What is being asked
Reproduce the following lines exactly, from the line with "How far in distance" up to and including the line with "220 centimetres", and nothing else.

Extracted material
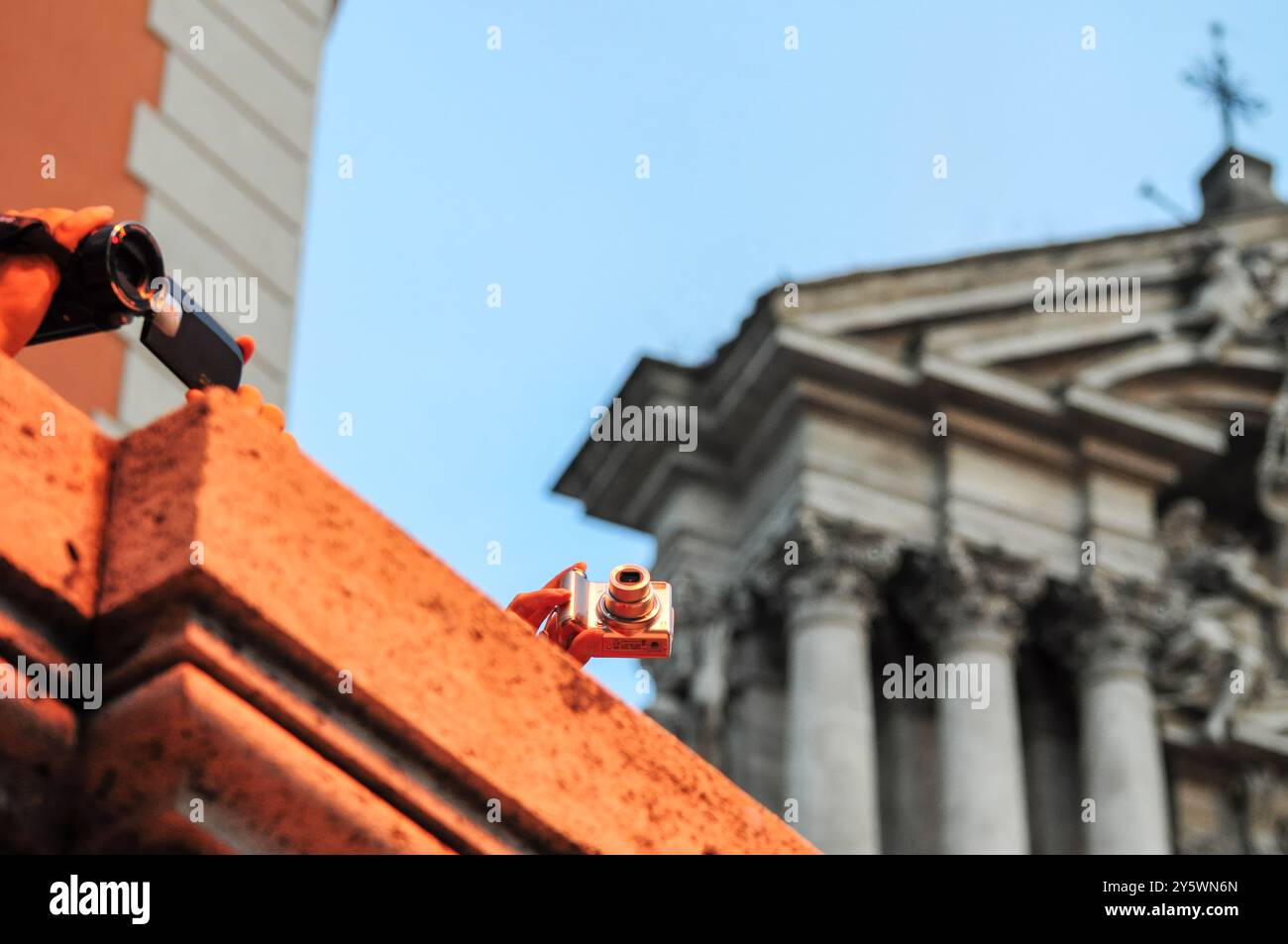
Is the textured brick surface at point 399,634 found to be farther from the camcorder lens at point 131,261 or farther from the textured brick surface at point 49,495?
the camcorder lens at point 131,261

---

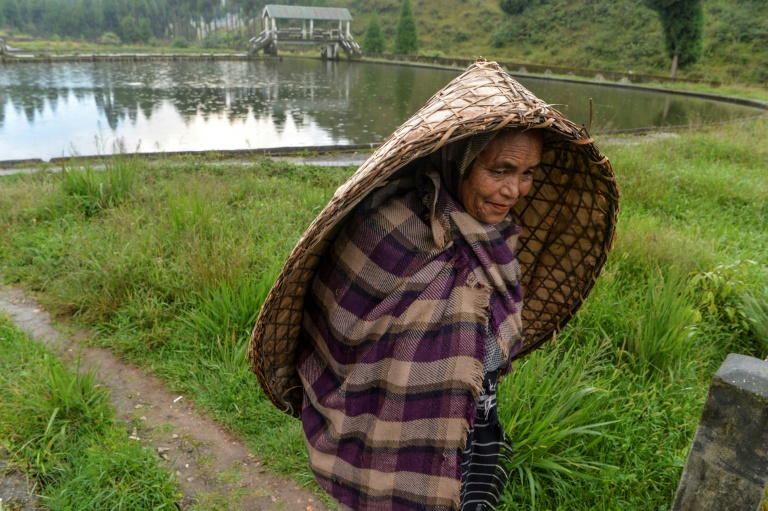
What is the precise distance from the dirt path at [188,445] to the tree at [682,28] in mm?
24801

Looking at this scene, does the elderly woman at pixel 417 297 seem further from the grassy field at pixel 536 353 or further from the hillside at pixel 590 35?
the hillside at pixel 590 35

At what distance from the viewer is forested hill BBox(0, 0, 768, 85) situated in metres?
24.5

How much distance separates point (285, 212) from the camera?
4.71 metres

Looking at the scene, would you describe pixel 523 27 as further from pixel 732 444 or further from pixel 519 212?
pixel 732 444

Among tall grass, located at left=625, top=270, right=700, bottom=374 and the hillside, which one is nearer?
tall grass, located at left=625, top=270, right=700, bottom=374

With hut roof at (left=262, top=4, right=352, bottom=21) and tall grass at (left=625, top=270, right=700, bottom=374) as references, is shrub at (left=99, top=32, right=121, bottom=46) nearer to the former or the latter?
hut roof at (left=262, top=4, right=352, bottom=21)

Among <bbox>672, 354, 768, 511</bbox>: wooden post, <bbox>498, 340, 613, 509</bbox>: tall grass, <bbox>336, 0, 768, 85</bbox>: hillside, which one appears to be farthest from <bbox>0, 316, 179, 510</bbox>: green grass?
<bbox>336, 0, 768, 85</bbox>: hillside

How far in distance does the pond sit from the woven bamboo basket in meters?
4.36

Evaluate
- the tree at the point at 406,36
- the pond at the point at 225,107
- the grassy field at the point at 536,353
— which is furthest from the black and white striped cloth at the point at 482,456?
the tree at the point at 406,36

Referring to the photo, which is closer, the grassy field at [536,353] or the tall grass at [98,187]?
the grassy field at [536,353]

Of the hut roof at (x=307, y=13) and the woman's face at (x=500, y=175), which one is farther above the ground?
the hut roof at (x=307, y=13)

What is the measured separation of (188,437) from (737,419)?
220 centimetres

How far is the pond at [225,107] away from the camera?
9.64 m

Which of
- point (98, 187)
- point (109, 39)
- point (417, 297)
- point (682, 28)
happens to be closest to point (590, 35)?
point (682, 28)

Answer to the problem
How far in distance does the pond sit from the woven bamboo basket in meters?
4.36

Evaluate
- the tree at the point at 406,36
- the pond at the point at 225,107
- the grassy field at the point at 536,353
— which is furthest from the black and white striped cloth at the point at 482,456?
the tree at the point at 406,36

Referring to the photo, which is closer, the grassy field at [536,353] or the tall grass at [98,187]?
the grassy field at [536,353]

Of the hut roof at (x=307, y=13) and the woman's face at (x=500, y=175), which one is farther above the ground?
the hut roof at (x=307, y=13)

What is the measured separation of (188,437) from (737,419)?
220 centimetres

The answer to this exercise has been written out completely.